### Dataset rows ###

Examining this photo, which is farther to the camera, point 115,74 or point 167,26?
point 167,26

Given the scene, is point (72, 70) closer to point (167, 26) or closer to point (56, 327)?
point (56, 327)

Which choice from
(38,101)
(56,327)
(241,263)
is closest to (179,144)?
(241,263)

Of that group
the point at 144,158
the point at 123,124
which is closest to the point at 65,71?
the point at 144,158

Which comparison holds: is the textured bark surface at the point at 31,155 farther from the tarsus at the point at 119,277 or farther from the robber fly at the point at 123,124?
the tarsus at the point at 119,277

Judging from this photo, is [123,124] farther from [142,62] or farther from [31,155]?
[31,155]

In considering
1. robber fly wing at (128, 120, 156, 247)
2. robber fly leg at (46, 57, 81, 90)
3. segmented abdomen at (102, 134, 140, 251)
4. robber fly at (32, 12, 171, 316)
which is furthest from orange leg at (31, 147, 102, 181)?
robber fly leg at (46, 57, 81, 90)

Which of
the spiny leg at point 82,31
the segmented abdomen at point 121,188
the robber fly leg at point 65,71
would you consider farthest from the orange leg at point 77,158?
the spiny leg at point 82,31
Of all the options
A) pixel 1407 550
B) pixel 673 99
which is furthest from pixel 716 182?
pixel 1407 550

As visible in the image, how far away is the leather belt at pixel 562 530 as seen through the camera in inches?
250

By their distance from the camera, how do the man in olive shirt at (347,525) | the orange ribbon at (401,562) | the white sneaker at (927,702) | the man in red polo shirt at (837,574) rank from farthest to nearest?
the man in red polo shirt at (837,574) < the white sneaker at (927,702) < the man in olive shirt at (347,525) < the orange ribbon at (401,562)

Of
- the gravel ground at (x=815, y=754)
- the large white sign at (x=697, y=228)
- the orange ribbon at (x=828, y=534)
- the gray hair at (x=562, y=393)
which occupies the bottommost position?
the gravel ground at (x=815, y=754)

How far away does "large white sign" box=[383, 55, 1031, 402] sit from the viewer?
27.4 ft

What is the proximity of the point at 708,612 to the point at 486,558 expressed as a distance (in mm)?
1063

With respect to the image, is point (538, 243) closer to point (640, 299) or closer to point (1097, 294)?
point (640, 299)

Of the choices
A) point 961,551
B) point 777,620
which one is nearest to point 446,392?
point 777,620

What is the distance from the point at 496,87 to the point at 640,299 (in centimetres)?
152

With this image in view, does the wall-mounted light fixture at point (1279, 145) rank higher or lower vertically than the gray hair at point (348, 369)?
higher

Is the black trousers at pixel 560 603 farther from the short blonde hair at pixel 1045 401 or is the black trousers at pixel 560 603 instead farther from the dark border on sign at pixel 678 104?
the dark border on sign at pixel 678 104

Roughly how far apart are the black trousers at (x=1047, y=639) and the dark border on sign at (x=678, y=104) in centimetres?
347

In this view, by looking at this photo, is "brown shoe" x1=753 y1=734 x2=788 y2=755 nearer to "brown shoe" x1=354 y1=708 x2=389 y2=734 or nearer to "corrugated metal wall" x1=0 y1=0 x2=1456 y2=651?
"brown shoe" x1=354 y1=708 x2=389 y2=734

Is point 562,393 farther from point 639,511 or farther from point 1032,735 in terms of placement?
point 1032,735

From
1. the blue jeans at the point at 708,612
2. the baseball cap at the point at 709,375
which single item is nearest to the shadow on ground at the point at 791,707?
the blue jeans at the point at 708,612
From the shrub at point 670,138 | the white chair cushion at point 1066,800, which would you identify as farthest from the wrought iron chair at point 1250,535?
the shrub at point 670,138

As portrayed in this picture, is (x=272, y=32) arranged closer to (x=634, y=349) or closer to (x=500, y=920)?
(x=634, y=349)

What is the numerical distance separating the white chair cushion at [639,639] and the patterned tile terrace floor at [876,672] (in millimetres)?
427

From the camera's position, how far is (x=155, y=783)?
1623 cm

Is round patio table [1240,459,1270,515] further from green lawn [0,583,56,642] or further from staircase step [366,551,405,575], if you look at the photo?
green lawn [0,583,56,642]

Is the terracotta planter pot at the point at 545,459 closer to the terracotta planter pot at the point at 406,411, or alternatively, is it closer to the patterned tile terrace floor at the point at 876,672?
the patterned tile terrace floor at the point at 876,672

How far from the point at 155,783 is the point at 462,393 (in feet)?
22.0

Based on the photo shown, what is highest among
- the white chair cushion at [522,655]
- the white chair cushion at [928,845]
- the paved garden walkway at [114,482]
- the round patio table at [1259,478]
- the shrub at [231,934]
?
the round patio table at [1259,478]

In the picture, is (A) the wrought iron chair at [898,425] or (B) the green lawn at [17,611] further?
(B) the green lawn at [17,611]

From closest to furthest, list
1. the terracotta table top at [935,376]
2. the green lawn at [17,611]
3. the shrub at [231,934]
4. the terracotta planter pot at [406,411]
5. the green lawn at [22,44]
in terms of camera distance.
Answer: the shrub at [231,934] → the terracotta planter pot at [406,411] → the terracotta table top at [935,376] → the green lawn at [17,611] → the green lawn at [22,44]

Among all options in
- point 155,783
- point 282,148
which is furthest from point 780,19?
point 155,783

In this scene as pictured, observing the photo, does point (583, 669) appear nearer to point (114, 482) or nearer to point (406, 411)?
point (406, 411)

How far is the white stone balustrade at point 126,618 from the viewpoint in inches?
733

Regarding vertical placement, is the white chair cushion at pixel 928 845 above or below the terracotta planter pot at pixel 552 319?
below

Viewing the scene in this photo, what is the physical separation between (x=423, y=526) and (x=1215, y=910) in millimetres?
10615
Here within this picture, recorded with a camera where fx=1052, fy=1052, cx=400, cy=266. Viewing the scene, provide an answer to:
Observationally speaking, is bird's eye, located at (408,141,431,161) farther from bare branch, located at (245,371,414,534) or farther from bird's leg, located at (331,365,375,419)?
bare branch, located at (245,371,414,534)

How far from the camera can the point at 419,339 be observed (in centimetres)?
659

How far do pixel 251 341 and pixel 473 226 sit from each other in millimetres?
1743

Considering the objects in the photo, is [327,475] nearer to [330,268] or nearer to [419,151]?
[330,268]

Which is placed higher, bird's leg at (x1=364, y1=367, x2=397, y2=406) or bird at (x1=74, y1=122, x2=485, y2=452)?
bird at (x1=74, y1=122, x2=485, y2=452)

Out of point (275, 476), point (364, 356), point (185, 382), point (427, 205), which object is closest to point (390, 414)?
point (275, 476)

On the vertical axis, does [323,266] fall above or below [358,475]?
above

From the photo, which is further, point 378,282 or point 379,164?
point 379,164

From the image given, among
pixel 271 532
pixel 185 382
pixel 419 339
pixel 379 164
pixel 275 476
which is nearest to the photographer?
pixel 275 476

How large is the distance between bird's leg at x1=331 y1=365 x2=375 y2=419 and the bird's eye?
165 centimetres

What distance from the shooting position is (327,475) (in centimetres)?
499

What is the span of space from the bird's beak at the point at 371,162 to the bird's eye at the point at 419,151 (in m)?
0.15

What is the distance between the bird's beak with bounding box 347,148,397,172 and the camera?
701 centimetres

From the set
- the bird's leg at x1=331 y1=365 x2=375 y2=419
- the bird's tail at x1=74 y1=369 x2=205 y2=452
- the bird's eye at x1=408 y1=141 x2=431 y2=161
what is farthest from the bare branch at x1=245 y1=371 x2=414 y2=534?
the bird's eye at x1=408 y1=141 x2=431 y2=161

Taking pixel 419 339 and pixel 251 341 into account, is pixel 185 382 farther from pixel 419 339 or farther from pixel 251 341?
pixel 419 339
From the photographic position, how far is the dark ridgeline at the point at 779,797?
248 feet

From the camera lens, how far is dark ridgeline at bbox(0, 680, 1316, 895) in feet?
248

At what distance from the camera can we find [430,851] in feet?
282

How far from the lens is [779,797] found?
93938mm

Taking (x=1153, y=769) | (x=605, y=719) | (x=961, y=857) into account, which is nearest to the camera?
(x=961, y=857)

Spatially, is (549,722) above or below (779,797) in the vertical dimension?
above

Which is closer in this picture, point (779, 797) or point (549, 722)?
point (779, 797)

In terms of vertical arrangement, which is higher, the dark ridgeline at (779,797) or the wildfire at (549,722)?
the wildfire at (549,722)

###

* What is expected
Return, unchanged, every line of the material from the line containing "Out of point" through the final line.

* Expected answer
Out of point (275, 476), point (364, 356), point (185, 382), point (427, 205), which object is closest to point (390, 414)?
point (275, 476)

On the vertical axis, does [323,266] fall above or below [358,475]?
above

From the photo, which is further, point 378,282 or point 379,164?
point 379,164

From the image given, among
pixel 271 532
pixel 185 382
pixel 419 339
pixel 379 164
pixel 275 476
which is nearest to the photographer?
pixel 275 476

How large is the distance between bird's leg at x1=331 y1=365 x2=375 y2=419 and the bird's eye?
165 centimetres

What distance from the shooting position is (327,475) (in centimetres)?
499

What is the span of space from the bird's beak at the point at 371,162 to the bird's eye at the point at 419,151 (in m)?
0.15

What is the distance between the bird's beak with bounding box 347,148,397,172 and the camera?
701 centimetres

From the set
- the bird's leg at x1=331 y1=365 x2=375 y2=419
- the bird's tail at x1=74 y1=369 x2=205 y2=452
- the bird's eye at x1=408 y1=141 x2=431 y2=161
what is farthest from the bare branch at x1=245 y1=371 x2=414 y2=534?
the bird's eye at x1=408 y1=141 x2=431 y2=161

Taking pixel 419 339 and pixel 251 341 into account, is pixel 185 382 farther from pixel 419 339 or farther from pixel 251 341?
pixel 419 339
From the photographic position, how far is the dark ridgeline at the point at 779,797?
248 feet

From the camera lens, how far is dark ridgeline at bbox(0, 680, 1316, 895) in feet?
248

At what distance from the camera can we find [430,851] in feet?
282

How far from the lens is [779,797] found?
93938mm

Taking (x=1153, y=769) | (x=605, y=719) | (x=961, y=857) into account, which is nearest to the camera?
(x=961, y=857)

Spatially, is (549,722) above or below (779,797) in the vertical dimension?
above

Which is closer in this picture, point (779, 797) or point (549, 722)?
point (779, 797)

In terms of vertical arrangement, which is higher, the dark ridgeline at (779,797) or the wildfire at (549,722)?
the wildfire at (549,722)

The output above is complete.